Task to carry out → Show every line in the entries below that contains the word "rough", copied in full.
=== Records supplied ===
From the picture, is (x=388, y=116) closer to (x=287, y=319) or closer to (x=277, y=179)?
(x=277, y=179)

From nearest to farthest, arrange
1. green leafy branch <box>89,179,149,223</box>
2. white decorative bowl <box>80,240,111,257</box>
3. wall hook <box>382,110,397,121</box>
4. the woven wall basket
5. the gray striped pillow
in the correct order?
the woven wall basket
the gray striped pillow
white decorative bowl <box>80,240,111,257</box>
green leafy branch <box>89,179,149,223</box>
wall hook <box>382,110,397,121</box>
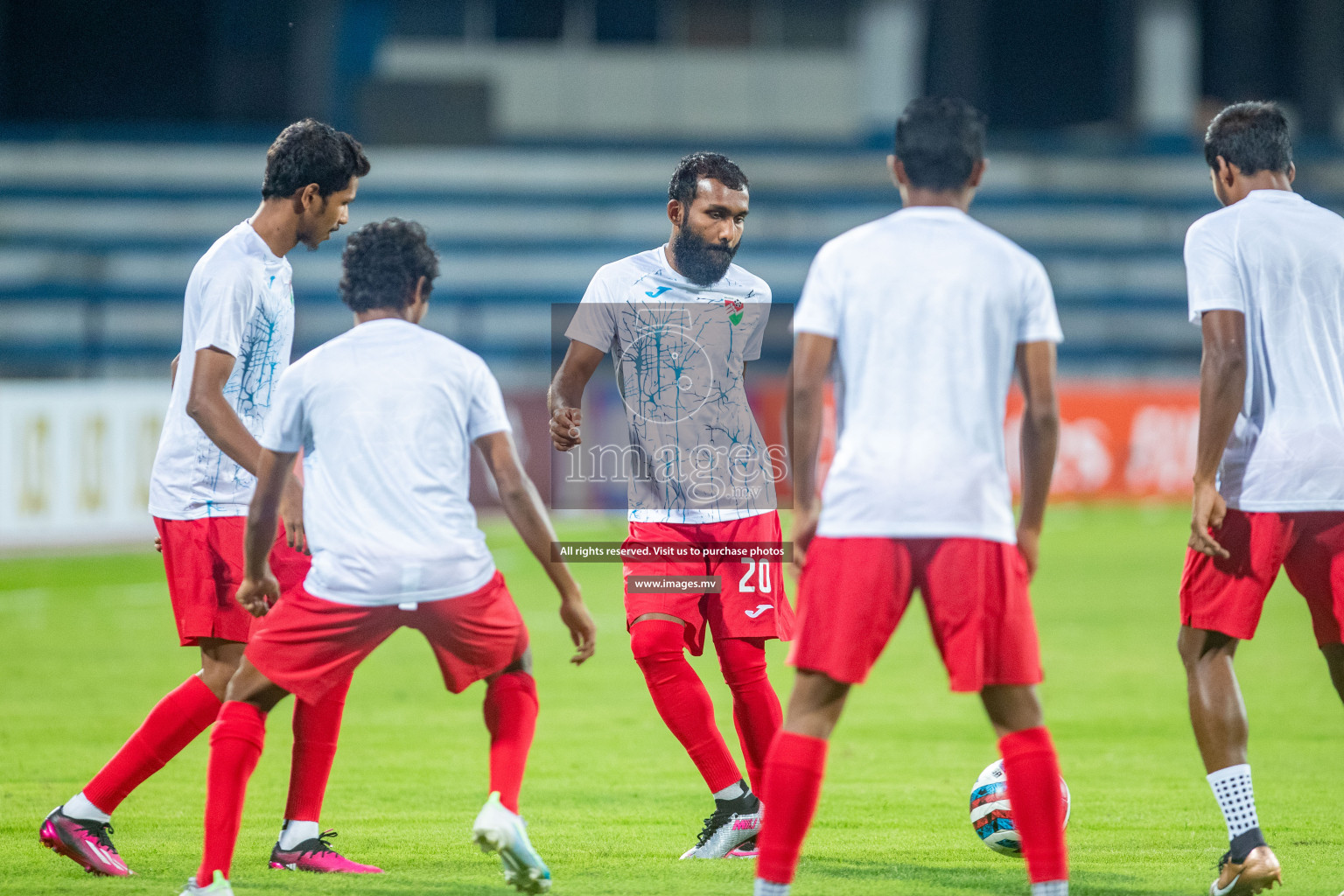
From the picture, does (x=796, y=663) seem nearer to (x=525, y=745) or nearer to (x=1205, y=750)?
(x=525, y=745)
===
=== Records supplied ===
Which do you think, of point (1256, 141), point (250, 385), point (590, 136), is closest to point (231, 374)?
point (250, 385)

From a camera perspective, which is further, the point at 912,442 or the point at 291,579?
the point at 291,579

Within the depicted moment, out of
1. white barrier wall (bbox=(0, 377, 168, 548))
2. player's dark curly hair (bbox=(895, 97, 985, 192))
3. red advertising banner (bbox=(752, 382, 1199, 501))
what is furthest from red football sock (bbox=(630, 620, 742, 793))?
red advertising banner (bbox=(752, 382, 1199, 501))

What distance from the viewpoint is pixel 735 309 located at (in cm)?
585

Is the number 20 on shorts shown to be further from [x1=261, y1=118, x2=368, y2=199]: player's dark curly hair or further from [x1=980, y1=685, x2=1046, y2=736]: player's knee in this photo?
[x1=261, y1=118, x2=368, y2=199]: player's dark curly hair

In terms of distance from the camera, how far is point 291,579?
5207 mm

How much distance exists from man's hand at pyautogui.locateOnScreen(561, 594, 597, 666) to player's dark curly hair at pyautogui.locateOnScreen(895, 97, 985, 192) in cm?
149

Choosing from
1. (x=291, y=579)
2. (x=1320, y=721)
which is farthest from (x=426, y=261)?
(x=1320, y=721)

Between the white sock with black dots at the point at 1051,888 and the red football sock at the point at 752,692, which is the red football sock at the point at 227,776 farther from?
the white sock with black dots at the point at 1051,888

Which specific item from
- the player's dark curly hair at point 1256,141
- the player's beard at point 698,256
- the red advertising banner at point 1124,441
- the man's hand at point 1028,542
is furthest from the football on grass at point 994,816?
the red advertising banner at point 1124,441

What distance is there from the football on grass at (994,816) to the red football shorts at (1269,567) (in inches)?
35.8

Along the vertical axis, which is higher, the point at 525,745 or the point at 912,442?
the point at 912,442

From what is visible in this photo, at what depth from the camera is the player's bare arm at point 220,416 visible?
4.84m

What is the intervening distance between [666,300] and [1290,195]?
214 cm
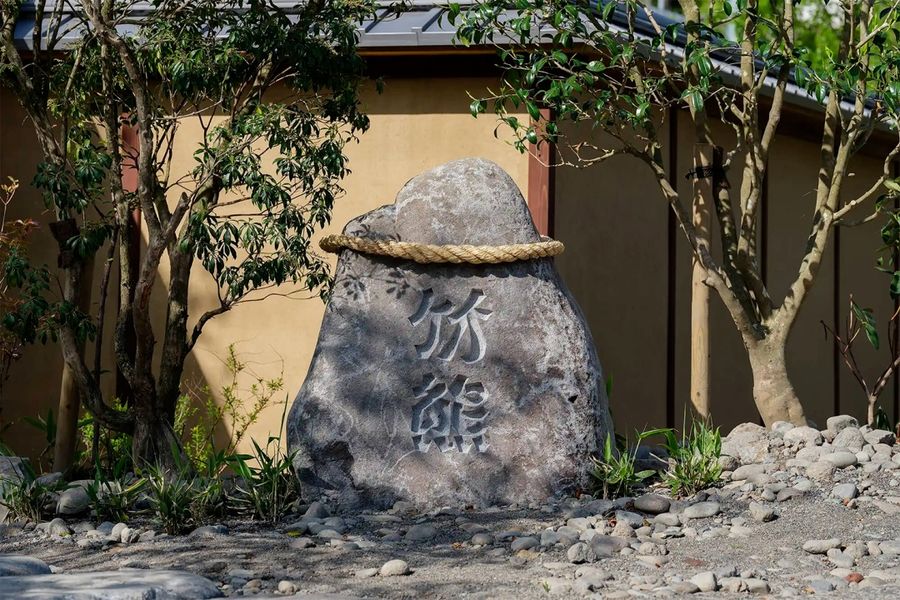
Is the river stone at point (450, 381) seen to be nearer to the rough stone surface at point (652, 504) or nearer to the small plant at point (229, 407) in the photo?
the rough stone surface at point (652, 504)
===
Problem solution →
Is the river stone at point (450, 381) seen to be nearer to the rough stone surface at point (652, 504) or nearer to the small plant at point (229, 407) in the photo?
the rough stone surface at point (652, 504)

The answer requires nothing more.